The head part turned over with a leather hinge, and there lay
Queequeg in his coffin with little but his composed countenance
in view. "Rarmai" (it will do; it is easy), he murmured at last,
and signed to be replaced in his hammock.
But ere this was done, Pip, who had been slily hovering near by all
the while, drew nigh to him where he lay, and with soft sobbings,
took him by the hand; in the other, holding his tambourine.
"Poor rover! will ye never have done with all this weary roving?

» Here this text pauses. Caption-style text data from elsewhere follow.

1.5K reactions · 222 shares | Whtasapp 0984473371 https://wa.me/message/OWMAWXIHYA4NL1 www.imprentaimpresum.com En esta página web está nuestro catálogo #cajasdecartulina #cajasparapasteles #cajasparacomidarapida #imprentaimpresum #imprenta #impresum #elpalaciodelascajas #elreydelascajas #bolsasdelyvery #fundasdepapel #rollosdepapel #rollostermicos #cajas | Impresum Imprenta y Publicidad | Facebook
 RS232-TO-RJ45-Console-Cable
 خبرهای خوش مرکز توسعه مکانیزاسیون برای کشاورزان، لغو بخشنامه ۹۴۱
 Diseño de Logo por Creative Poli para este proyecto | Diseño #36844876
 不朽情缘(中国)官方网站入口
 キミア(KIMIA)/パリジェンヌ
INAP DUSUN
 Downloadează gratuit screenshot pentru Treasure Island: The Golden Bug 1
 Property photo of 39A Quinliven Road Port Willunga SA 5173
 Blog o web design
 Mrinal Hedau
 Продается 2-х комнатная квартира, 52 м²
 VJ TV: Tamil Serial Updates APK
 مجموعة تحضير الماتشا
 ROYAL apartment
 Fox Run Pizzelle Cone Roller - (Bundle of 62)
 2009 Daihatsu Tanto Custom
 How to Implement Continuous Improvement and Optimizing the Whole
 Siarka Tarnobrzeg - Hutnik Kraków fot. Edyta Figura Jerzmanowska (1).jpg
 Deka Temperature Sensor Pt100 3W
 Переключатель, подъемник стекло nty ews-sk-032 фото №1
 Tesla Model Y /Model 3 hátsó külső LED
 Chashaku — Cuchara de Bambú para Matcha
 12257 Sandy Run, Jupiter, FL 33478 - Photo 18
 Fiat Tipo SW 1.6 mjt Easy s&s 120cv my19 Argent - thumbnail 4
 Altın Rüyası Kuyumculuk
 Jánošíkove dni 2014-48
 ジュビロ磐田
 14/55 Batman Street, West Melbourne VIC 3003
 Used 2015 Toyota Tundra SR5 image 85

Where go ye now? But if the currents carry ye to those sweet Antilles
where the beaches are only beat with water-lilies, will ye do one
little errand for me? Seek out one Pip, who's now been missing long:
I think he's in those far Antilles. If ye find him, then comfort him;
for he must be very sad; for look! he's left his tambourine behind;--
I found it. Rig-a-dig, dig, dig! Now, Queequeg, die; and I'll beat
ye your dying march."
"I have heard," murmured Starbuck, gazing down the scuttle, "that in
violent fevers, men, all ignorance, have talked in ancient tongues;
and that when the mystery is probed, it turns out always
that in their wholly forgotten childhood those ancient tongues
had been really spoken in their hearing by some lofty scholars.